Reproducible Example
import pandas as pd
s = pd.Series(['a', 'b'], dtype='category')
print(s)
s.cat = s.cat.add_categories(['a'])
Issue Description
This code will raise
ValueError: new categories must not include old categories: {'a'}
Building reliable code on top of this primitive is made unnecessarily harder by this exception, as code that "seems to work" will stop working as soon as for one reason or another, the item being passed happens to already be in the category. The initial use case I had was to simply apply a fillna() on a Series for the cases where there is actually some NA values (not always):
import pandas as pd
default = 'b'
s = pd.Series(['a', None], dtype='category')
s.fillna(default)
This failed with:
TypeError: Cannot setitem on a Categorical with a new category (b), set the categories first
This is not very polymorphic-friendly as it leaks the fact that it's a categorical even though the only reason I used that is to save memory, but I can live with that.

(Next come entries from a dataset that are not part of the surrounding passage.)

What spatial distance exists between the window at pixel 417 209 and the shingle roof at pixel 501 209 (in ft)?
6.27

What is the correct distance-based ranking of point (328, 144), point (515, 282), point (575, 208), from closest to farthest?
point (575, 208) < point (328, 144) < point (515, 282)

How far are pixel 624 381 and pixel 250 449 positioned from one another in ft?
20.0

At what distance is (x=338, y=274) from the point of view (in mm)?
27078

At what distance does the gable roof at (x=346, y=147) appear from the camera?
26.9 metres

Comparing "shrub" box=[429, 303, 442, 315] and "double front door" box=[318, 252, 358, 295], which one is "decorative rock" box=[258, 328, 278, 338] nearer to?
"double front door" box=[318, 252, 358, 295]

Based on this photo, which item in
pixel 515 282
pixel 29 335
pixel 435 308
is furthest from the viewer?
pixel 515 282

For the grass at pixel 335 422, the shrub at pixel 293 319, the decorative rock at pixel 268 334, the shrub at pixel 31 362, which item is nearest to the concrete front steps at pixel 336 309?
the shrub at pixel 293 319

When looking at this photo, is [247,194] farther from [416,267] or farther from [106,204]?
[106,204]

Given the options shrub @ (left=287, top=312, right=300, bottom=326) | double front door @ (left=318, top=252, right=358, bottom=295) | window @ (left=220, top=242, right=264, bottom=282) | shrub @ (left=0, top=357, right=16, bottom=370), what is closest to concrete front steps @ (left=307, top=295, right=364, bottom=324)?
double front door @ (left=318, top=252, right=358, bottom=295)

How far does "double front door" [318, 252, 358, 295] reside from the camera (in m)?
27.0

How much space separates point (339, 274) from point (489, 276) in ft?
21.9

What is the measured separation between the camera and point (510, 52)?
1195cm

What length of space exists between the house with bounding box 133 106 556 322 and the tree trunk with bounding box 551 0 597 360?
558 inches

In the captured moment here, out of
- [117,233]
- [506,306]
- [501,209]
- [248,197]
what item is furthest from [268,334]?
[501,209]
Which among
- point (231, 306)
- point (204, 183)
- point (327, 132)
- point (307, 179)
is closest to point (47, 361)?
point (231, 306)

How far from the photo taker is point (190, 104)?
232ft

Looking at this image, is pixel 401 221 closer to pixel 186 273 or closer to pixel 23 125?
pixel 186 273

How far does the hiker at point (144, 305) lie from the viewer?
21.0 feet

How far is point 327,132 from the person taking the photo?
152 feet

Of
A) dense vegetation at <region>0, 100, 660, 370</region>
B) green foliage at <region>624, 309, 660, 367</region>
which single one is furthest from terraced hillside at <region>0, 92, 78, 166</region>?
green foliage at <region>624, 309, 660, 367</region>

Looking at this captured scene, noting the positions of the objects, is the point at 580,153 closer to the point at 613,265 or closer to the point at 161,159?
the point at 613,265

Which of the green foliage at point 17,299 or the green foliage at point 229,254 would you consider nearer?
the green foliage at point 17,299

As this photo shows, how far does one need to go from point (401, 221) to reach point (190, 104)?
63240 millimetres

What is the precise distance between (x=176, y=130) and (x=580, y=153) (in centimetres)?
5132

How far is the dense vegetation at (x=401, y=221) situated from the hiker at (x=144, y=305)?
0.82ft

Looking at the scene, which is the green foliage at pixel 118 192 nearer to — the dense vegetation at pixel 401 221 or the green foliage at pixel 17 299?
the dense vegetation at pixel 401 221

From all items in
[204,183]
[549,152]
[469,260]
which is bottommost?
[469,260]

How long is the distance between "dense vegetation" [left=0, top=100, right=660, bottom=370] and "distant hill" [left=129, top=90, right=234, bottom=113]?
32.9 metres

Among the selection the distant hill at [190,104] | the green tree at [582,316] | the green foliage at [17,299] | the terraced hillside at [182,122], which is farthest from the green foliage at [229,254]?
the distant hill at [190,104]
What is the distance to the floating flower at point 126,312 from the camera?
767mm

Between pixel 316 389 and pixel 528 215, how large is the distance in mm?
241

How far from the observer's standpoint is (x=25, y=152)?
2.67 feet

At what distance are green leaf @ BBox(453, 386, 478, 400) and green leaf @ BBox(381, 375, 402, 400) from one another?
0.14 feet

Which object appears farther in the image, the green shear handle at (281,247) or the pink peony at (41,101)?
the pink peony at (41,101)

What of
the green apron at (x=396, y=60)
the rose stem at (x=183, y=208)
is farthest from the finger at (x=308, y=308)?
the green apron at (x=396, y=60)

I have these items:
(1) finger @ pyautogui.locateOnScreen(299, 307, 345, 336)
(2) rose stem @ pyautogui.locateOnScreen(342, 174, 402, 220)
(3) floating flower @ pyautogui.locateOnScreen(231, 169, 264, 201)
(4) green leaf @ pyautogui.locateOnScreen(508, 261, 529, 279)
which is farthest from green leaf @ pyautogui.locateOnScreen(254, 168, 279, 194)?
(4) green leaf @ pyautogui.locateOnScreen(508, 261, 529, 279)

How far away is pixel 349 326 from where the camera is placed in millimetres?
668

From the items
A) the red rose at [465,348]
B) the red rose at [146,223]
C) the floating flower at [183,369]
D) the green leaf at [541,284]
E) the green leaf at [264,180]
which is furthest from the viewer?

Onto patching the category:
default = 'b'
s = pd.Series(['a', None], dtype='category')
s = s.cat.add_categories([default])
s.fillna(default)
Now the code seems to work. Only that it contains a landmine ready to blow as soon as the user would naively provide a default of 'a'
:
ValueError: new categories must not include old categories: {'a'}
Expected Behavior
add_categories()
should be able Just Work ™ to allow building reliable libraries on top of pandas.
One might object that:
-
I should not blindly use
fillna()
. Yes, I could checks.isna().any()
, but it would duplicate the NA detection which can be costly on large dataframes, as well as being unnecessary cruft. -
I can work around by checking if the value is in the category. Yes I can, and I already have a module dedicated to combinators or essentially replacement of pandas functions that are not reliable and need extra care, and generally speaking functions that are dependently typed (e.g.
DataFrame.groupby
where the return type isT
ortuple(T)
depending onlen(by)
leading to similar bugs where an innocuous change in input can wreck havoc on the helper). The smallest this module is, the better. -
I should read the documentation. Yes this behavior is documented, but this is an orthogonal concern to the other points.
On the bright side of things:
- not raising an exception would probably be considered backward-compatible (not strictly speaking but it's unlikely someone really relied on that)
- The change is actually trivial:
Current code:
def add_categories(self, new_categories, inplace=no_default):
...
if len(already_included) != 0:
raise ValueError(
f"new categories must not include old categories: {already_included}"
)
new_categories = list(self.dtype.categories) + list(new_categories)
New code:
def add_categories(self, new_categories, inplace=no_default):
...
old = set(self.dtype.categories)
new_categories = list(self.dtype.categories) + list(x for x in new_categories if x not in old)
Installed Versions
Pandas v1.4.0
Python 3.10